OpenAI a annoncé jeudi de nouvelles fonctionnalités de sécurité conçues pour aider ChatGPT à reconnaître les signes de risque croissant dans les conversations, alors que l'entreprise est confrontée à un examen juridique et politique croissant sur la façon dont son chatbot gère les utilisateurs en détresse.

Dans un article, OpenAI a noté que les mises à jour améliorent la capacité de ChatGPT à identifier les signaux d'alarme liés au suicide, à l'automutilation et à la violence potentielle, en analysant le contexte qui se développe au fil du temps plutôt que de traiter chaque message isolément.

« Les gens viennent sur ChatGPT chaque jour pour parler de ce qui compte pour eux, des questions quotidiennes aux conversations plus personnelles ou complexes », a écrit la société. « Dans des centaines de millions d'interactions, certaines de ces conversations incluent des personnes en difficulté ou en détresse. »

Selon OpenAI, ChatGPT utilise désormais des « résumés de sécurité » temporaires, qu'il décrit comme des notes à portée limitée qui capturent le contexte pertinent pour la sécurité des conversations précédentes.

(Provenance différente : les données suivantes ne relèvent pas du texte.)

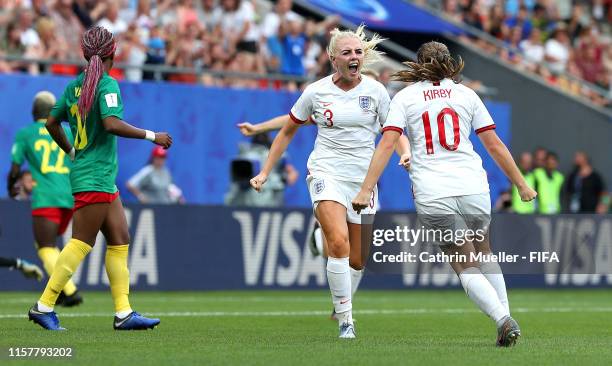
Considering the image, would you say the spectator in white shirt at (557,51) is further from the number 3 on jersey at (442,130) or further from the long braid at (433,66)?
the number 3 on jersey at (442,130)

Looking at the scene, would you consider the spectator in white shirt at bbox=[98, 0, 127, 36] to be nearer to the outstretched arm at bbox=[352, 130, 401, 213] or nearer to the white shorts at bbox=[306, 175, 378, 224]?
the white shorts at bbox=[306, 175, 378, 224]

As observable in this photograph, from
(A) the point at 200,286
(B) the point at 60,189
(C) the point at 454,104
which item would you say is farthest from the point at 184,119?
(C) the point at 454,104

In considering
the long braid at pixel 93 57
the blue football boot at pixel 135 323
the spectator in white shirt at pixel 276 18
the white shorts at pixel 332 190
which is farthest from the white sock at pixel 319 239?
the spectator in white shirt at pixel 276 18

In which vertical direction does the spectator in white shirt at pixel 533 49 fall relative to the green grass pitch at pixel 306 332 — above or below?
above

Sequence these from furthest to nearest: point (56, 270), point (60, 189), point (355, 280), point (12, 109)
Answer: point (12, 109) → point (60, 189) → point (355, 280) → point (56, 270)

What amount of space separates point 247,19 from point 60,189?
849cm

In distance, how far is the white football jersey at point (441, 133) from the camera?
9.39 meters

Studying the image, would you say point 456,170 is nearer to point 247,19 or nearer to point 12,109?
point 12,109

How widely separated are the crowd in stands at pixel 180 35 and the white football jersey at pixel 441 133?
10.9 m

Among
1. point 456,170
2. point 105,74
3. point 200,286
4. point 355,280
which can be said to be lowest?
point 200,286

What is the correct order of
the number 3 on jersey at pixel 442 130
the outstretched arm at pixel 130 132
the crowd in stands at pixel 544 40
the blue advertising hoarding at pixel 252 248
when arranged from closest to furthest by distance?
the number 3 on jersey at pixel 442 130
the outstretched arm at pixel 130 132
the blue advertising hoarding at pixel 252 248
the crowd in stands at pixel 544 40

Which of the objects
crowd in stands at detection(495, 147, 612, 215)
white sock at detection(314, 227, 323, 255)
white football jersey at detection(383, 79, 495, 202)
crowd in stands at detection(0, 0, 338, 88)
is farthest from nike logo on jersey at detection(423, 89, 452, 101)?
crowd in stands at detection(495, 147, 612, 215)

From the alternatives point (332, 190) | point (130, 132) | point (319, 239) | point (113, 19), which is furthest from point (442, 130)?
point (113, 19)

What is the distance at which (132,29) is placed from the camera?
66.6ft
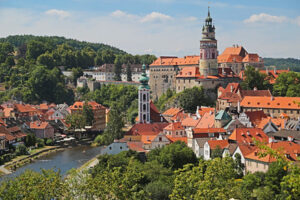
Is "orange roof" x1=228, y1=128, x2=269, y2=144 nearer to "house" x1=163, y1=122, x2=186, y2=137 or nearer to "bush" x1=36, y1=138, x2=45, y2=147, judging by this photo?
"house" x1=163, y1=122, x2=186, y2=137

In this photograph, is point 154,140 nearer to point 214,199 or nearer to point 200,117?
point 200,117

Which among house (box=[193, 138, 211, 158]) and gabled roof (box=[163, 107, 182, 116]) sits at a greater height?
gabled roof (box=[163, 107, 182, 116])

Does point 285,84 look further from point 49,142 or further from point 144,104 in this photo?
point 49,142

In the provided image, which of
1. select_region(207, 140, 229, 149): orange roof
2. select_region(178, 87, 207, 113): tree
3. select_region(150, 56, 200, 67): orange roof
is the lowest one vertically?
select_region(207, 140, 229, 149): orange roof

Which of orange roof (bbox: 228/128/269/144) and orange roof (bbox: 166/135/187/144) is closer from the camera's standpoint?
orange roof (bbox: 228/128/269/144)

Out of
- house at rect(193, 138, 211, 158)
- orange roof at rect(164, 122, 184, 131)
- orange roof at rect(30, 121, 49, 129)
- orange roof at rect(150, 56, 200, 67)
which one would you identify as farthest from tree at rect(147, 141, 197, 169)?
orange roof at rect(150, 56, 200, 67)

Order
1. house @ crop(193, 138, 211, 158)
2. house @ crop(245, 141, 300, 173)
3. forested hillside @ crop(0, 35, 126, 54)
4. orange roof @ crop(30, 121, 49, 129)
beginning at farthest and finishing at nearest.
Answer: forested hillside @ crop(0, 35, 126, 54) < orange roof @ crop(30, 121, 49, 129) < house @ crop(193, 138, 211, 158) < house @ crop(245, 141, 300, 173)

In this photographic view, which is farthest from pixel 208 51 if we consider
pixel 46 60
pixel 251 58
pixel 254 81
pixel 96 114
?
pixel 46 60
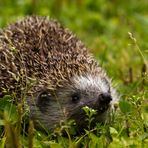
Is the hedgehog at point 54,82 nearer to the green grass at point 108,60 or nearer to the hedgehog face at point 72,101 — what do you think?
the hedgehog face at point 72,101

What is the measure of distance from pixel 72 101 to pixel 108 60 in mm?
2423

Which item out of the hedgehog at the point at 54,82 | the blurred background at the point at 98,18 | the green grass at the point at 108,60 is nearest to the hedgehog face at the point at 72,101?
the hedgehog at the point at 54,82

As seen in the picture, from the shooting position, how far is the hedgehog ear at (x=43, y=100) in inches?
241

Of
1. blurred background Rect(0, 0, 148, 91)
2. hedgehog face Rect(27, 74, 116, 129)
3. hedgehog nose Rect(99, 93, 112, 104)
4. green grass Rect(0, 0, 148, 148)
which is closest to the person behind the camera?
green grass Rect(0, 0, 148, 148)

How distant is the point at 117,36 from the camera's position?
1024 centimetres

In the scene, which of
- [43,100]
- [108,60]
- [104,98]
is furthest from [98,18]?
[104,98]

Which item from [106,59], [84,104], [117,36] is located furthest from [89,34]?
[84,104]

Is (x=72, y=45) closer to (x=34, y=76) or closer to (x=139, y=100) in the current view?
(x=34, y=76)

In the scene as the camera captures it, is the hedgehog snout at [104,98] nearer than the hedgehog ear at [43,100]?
Yes

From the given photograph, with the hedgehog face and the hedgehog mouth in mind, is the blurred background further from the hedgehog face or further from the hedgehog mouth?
the hedgehog mouth

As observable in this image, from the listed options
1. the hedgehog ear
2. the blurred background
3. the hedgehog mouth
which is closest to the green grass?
the blurred background

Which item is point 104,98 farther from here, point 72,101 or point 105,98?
point 72,101

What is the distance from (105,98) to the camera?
5832 mm

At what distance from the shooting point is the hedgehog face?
6004mm
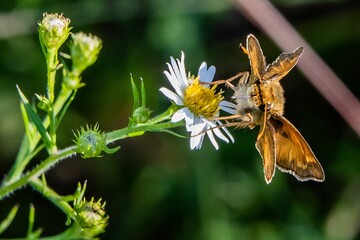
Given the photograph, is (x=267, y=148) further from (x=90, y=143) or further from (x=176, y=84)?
(x=90, y=143)

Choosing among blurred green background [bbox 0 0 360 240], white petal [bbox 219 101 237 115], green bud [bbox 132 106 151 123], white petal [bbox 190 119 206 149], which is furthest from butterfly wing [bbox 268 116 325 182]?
blurred green background [bbox 0 0 360 240]

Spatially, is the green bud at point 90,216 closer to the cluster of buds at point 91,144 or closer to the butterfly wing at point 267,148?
the cluster of buds at point 91,144

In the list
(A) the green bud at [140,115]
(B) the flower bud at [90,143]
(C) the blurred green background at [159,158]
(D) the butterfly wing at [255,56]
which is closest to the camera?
(B) the flower bud at [90,143]

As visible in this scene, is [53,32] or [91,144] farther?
[53,32]

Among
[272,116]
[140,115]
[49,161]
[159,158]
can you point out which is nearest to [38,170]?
[49,161]

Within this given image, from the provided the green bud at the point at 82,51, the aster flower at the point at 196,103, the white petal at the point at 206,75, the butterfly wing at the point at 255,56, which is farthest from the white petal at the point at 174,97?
the green bud at the point at 82,51

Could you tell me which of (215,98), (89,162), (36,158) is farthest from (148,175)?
(215,98)
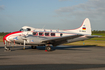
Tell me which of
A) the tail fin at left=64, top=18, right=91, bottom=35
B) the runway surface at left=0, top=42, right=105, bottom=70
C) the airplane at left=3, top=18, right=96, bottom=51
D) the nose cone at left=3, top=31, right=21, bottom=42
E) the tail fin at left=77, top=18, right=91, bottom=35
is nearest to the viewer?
the runway surface at left=0, top=42, right=105, bottom=70

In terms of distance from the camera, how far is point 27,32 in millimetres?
20750

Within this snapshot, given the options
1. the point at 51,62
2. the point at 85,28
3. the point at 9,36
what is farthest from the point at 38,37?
the point at 51,62

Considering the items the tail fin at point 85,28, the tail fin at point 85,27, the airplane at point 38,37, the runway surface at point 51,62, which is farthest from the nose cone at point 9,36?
the tail fin at point 85,27

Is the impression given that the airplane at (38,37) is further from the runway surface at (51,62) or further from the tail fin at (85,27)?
the runway surface at (51,62)

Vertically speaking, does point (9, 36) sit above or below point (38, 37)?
above

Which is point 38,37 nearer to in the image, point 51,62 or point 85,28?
point 85,28

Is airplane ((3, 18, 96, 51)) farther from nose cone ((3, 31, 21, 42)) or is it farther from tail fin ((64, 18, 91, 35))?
tail fin ((64, 18, 91, 35))

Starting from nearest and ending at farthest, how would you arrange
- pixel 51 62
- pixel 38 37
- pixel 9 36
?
pixel 51 62 → pixel 9 36 → pixel 38 37

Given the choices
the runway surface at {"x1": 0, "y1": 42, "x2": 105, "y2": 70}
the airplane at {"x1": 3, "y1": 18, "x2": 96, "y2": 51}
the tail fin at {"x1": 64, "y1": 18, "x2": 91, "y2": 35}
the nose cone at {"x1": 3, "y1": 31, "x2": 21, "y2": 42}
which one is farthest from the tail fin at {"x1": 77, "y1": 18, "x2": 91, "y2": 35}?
the nose cone at {"x1": 3, "y1": 31, "x2": 21, "y2": 42}

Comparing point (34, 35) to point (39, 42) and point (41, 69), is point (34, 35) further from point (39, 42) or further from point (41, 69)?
point (41, 69)

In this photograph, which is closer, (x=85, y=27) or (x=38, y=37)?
(x=38, y=37)

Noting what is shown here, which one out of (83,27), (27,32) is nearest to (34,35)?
(27,32)

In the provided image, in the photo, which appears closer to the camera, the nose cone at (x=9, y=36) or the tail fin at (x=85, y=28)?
the nose cone at (x=9, y=36)

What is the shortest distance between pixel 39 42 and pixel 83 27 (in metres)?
9.90
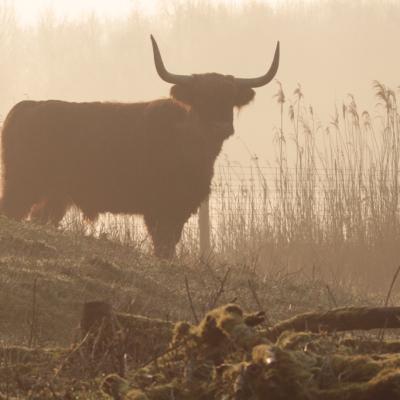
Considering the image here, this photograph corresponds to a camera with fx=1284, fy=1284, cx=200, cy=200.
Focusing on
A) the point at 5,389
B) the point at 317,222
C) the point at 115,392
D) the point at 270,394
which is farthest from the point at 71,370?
the point at 317,222

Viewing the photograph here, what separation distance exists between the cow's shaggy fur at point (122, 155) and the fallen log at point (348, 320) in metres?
8.72

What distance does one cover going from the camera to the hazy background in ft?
180

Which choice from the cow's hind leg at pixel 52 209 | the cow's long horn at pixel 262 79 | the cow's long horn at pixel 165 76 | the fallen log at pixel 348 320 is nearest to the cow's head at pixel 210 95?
the cow's long horn at pixel 165 76

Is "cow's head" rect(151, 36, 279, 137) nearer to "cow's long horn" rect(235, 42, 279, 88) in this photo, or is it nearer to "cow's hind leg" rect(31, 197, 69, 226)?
"cow's long horn" rect(235, 42, 279, 88)

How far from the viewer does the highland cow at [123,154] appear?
12141 millimetres

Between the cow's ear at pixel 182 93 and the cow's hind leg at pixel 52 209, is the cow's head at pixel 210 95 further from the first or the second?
the cow's hind leg at pixel 52 209

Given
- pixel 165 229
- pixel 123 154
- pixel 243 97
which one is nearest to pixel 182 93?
pixel 243 97

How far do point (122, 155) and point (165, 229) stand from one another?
37.6 inches

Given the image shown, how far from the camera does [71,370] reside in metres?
3.24

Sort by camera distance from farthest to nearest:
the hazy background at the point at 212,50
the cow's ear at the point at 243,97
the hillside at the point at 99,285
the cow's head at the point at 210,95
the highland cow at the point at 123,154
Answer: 1. the hazy background at the point at 212,50
2. the cow's ear at the point at 243,97
3. the cow's head at the point at 210,95
4. the highland cow at the point at 123,154
5. the hillside at the point at 99,285

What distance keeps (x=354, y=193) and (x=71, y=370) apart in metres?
10.1

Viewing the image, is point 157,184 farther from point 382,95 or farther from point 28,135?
point 382,95

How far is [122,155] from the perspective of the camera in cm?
1238

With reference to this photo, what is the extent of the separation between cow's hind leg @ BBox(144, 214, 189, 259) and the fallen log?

« Dans les conversations sensibles, le contexte peut avoir autant d'importance qu'un simple message », a écrit la société. « Une demande qui semble ordinaire ou ambiguë en elle-même peut avoir une signification très différente lorsqu'elle est analysée avec des signes antérieurs de détresse ou une éventuelle intention nuisible. »

OpenAI a indiqué que les résumés sont des notes à court terme utilisées uniquement dans des situations graves, et non pour rappeler en permanence aux utilisateurs ou personnaliser les conversations, et sont utilisées pour détecter les signes indiquant qu'une conversation devient dangereuse, éviter de fournir des informations préjudiciables, désamorcer la situation ou guider les utilisateurs vers une aide professionnelle.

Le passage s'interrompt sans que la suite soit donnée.